> _Data records_
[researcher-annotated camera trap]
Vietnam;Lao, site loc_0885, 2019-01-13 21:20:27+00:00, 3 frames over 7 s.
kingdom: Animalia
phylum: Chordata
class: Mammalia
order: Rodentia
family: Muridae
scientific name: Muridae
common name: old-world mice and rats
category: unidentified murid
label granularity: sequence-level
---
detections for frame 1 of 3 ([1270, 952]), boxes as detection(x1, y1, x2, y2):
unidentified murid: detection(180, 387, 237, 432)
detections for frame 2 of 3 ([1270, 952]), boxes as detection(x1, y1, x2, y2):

> _Aim of the exercise_
Answer with the exact lines running from the one that contains "label granularity: sequence-level" through the last line of the data. Include no other line.

> _Response_
label granularity: sequence-level
---
detections for frame 1 of 3 ([1270, 952]), boxes as detection(x1, y1, x2, y2):
unidentified murid: detection(180, 387, 237, 432)
detections for frame 2 of 3 ([1270, 952]), boxes as detection(x1, y1, x2, y2):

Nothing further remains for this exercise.